- Required work:
Review the listing and copy each line that holds the word "appendChild".

- Supplied records:

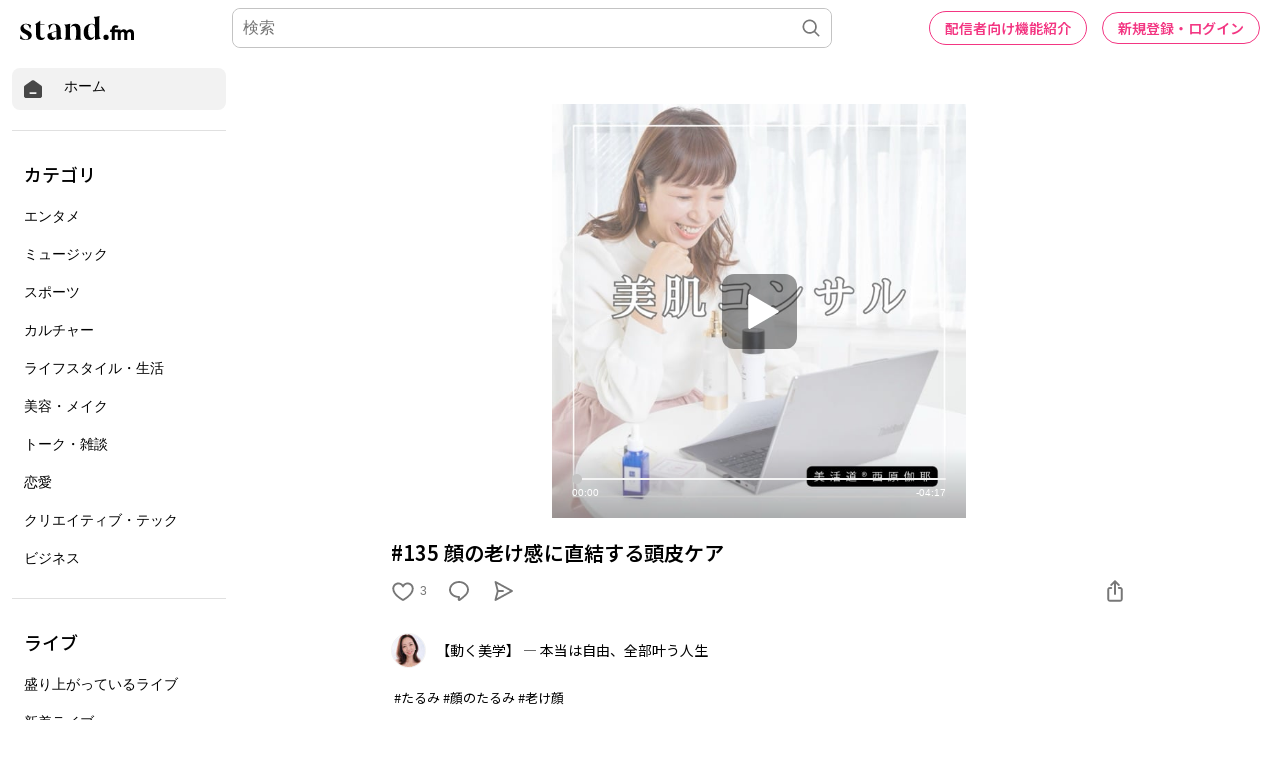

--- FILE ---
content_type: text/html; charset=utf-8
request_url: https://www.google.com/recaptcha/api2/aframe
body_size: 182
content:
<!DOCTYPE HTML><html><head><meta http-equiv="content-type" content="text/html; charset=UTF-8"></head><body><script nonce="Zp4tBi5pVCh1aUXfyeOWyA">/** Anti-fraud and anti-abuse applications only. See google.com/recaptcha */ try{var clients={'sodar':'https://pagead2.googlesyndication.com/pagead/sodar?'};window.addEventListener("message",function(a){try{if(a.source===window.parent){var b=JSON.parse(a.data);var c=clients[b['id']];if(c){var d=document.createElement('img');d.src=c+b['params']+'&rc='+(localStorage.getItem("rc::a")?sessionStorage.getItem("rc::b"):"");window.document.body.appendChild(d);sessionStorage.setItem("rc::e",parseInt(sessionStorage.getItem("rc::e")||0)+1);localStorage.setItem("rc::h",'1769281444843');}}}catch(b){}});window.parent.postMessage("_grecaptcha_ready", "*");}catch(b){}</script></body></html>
...
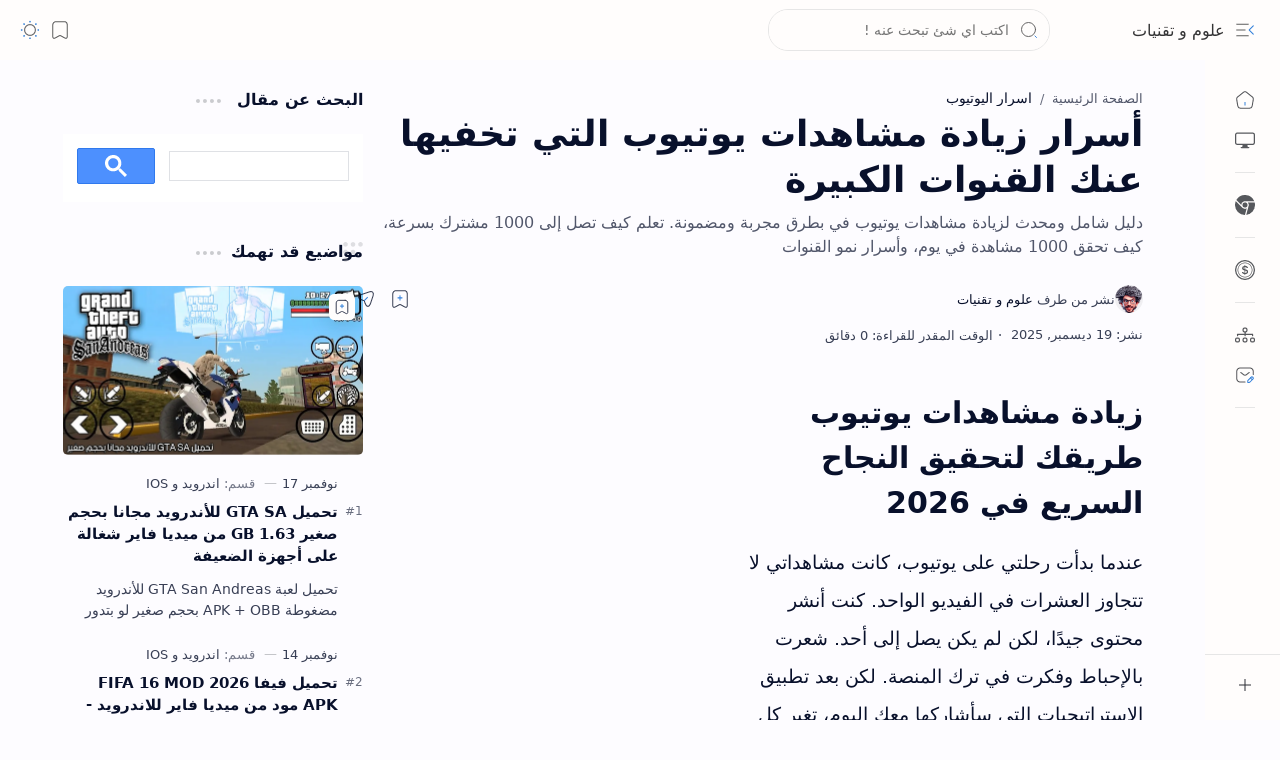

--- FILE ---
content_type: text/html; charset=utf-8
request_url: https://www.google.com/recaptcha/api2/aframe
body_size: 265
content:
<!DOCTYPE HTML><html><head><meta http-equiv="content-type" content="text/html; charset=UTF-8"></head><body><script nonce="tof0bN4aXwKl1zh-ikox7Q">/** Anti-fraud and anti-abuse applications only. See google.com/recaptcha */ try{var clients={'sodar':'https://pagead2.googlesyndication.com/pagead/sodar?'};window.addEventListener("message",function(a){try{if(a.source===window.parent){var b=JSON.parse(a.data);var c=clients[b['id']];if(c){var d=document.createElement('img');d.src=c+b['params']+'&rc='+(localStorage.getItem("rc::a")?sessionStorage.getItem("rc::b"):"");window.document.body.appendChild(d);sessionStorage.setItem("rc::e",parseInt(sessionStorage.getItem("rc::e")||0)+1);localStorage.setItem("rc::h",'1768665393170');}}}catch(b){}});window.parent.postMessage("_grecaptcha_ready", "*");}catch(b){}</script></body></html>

- Answer to the exercise:
<!DOCTYPE HTML><html><head><meta http-equiv="content-type" content="text/html; charset=UTF-8"></head><body><script nonce="Zp4tBi5pVCh1aUXfyeOWyA">/** Anti-fraud and anti-abuse applications only. See google.com/recaptcha */ try{var clients={'sodar':'https://pagead2.googlesyndication.com/pagead/sodar?'};window.addEventListener("message",function(a){try{if(a.source===window.parent){var b=JSON.parse(a.data);var c=clients[b['id']];if(c){var d=document.createElement('img');d.src=c+b['params']+'&rc='+(localStorage.getItem("rc::a")?sessionStorage.getItem("rc::b"):"");window.document.body.appendChild(d);sessionStorage.setItem("rc::e",parseInt(sessionStorage.getItem("rc::e")||0)+1);localStorage.setItem("rc::h",'1769281444843');}}}catch(b){}});window.parent.postMessage("_grecaptcha_ready", "*");}catch(b){}</script></body></html>
<!DOCTYPE HTML><html><head><meta http-equiv="content-type" content="text/html; charset=UTF-8"></head><body><script nonce="tof0bN4aXwKl1zh-ikox7Q">/** Anti-fraud and anti-abuse applications only. See google.com/recaptcha */ try{var clients={'sodar':'https://pagead2.googlesyndication.com/pagead/sodar?'};window.addEventListener("message",function(a){try{if(a.source===window.parent){var b=JSON.parse(a.data);var c=clients[b['id']];if(c){var d=document.createElement('img');d.src=c+b['params']+'&rc='+(localStorage.getItem("rc::a")?sessionStorage.getItem("rc::b"):"");window.document.body.appendChild(d);sessionStorage.setItem("rc::e",parseInt(sessionStorage.getItem("rc::e")||0)+1);localStorage.setItem("rc::h",'1768665393170');}}}catch(b){}});window.parent.postMessage("_grecaptcha_ready", "*");}catch(b){}</script></body></html>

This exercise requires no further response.